**TRAVAIL DEMANDÉ**: Rassemblez, en les recopiant, toutes les lignes des données ci-dessous qui contiennent le mot "located".

___ DONNÉES FOURNIES

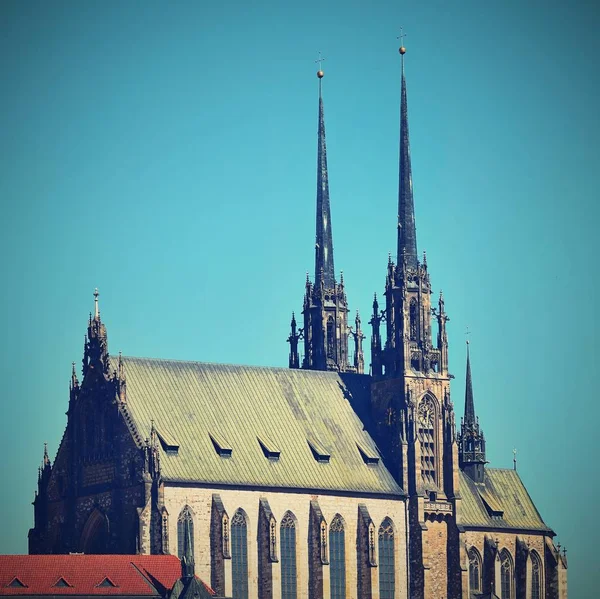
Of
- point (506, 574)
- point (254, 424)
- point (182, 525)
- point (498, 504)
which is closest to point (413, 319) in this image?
point (254, 424)

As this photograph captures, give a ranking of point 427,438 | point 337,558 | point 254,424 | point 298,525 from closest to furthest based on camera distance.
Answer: point 298,525 < point 337,558 < point 254,424 < point 427,438

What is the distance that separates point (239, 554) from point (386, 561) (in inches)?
579

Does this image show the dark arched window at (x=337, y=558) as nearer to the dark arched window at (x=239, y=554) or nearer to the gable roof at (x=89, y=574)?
the dark arched window at (x=239, y=554)

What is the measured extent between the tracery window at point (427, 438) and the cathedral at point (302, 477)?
160mm

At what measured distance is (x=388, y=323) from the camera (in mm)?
186750

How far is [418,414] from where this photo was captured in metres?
184

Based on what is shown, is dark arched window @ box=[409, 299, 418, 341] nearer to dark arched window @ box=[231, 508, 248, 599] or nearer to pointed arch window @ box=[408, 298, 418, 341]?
pointed arch window @ box=[408, 298, 418, 341]

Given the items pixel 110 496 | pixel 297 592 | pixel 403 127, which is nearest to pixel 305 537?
pixel 297 592

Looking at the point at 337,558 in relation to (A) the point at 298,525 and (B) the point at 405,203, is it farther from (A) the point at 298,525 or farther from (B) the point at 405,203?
(B) the point at 405,203

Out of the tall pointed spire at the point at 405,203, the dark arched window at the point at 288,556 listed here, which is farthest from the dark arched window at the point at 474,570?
the tall pointed spire at the point at 405,203

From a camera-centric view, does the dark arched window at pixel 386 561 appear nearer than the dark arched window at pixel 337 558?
No

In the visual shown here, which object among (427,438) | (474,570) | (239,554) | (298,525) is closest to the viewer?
(239,554)

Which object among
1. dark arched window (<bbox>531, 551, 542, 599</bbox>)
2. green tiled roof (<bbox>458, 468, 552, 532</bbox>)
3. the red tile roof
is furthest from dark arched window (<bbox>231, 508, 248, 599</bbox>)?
dark arched window (<bbox>531, 551, 542, 599</bbox>)

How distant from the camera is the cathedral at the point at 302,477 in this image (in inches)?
6649
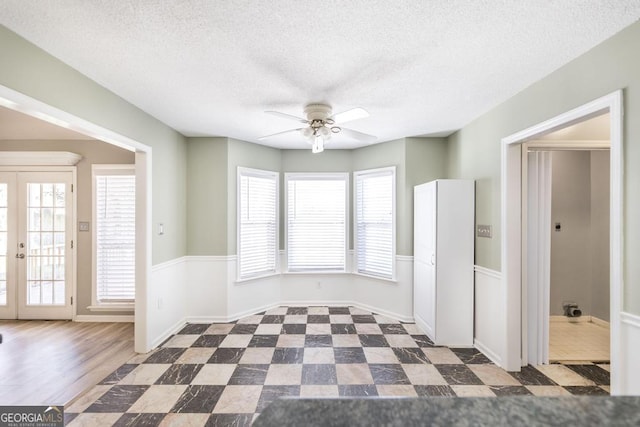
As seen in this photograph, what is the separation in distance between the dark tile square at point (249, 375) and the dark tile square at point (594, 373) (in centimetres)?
292

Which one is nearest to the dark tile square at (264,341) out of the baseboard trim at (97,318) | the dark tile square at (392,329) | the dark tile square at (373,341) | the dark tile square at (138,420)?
the dark tile square at (373,341)

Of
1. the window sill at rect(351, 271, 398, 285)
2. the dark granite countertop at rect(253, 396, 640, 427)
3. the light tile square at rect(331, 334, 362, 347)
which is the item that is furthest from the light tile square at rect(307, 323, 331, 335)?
the dark granite countertop at rect(253, 396, 640, 427)

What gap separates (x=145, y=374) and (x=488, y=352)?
337 cm

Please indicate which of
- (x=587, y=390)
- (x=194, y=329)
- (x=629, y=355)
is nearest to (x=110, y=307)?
(x=194, y=329)

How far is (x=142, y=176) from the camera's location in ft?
10.2

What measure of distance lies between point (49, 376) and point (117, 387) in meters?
0.73

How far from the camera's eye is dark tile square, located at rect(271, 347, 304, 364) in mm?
2904

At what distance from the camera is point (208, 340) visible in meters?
A: 3.40

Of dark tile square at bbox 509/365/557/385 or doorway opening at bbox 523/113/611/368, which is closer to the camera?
dark tile square at bbox 509/365/557/385

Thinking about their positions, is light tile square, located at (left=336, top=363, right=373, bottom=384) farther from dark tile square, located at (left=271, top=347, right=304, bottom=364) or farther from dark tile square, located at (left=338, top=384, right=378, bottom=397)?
dark tile square, located at (left=271, top=347, right=304, bottom=364)

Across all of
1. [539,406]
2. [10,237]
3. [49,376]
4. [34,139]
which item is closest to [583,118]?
[539,406]

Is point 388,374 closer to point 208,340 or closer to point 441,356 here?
point 441,356

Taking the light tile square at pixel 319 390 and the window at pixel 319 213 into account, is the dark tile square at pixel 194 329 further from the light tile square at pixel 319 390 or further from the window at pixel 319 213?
the light tile square at pixel 319 390

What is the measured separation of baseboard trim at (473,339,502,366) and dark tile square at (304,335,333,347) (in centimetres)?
162
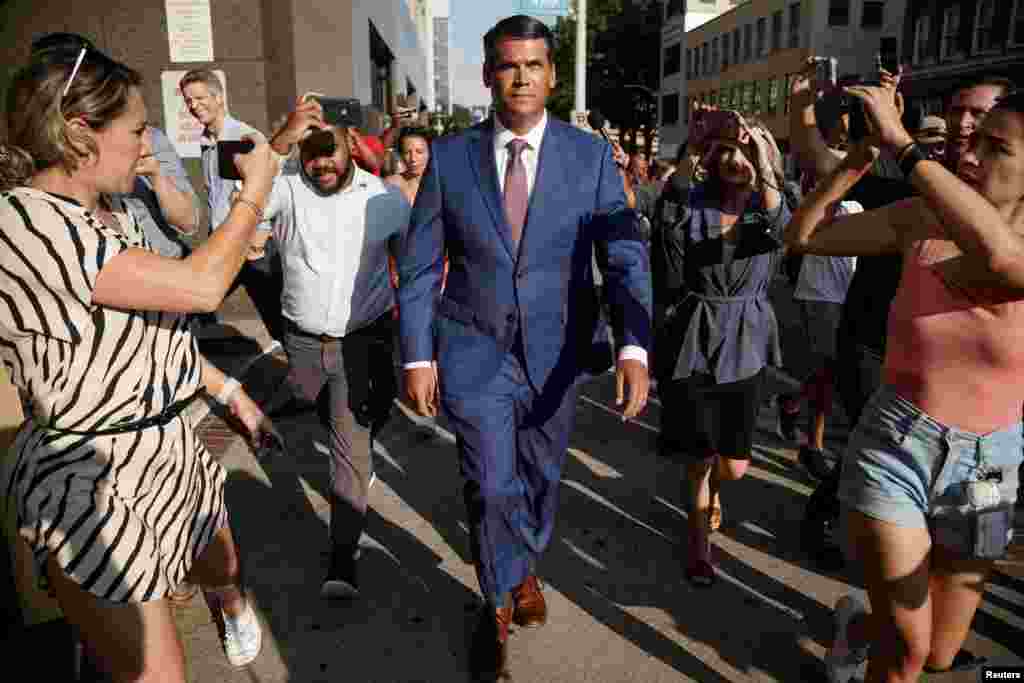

______

**RÉPONSE**:
How far from the camera's eye is dark tile square, located at rect(271, 347, 304, 364) in mm?
Thinking about their positions, is light tile square, located at (left=336, top=363, right=373, bottom=384) farther from dark tile square, located at (left=271, top=347, right=304, bottom=364) or farther from dark tile square, located at (left=338, top=384, right=378, bottom=397)?
dark tile square, located at (left=271, top=347, right=304, bottom=364)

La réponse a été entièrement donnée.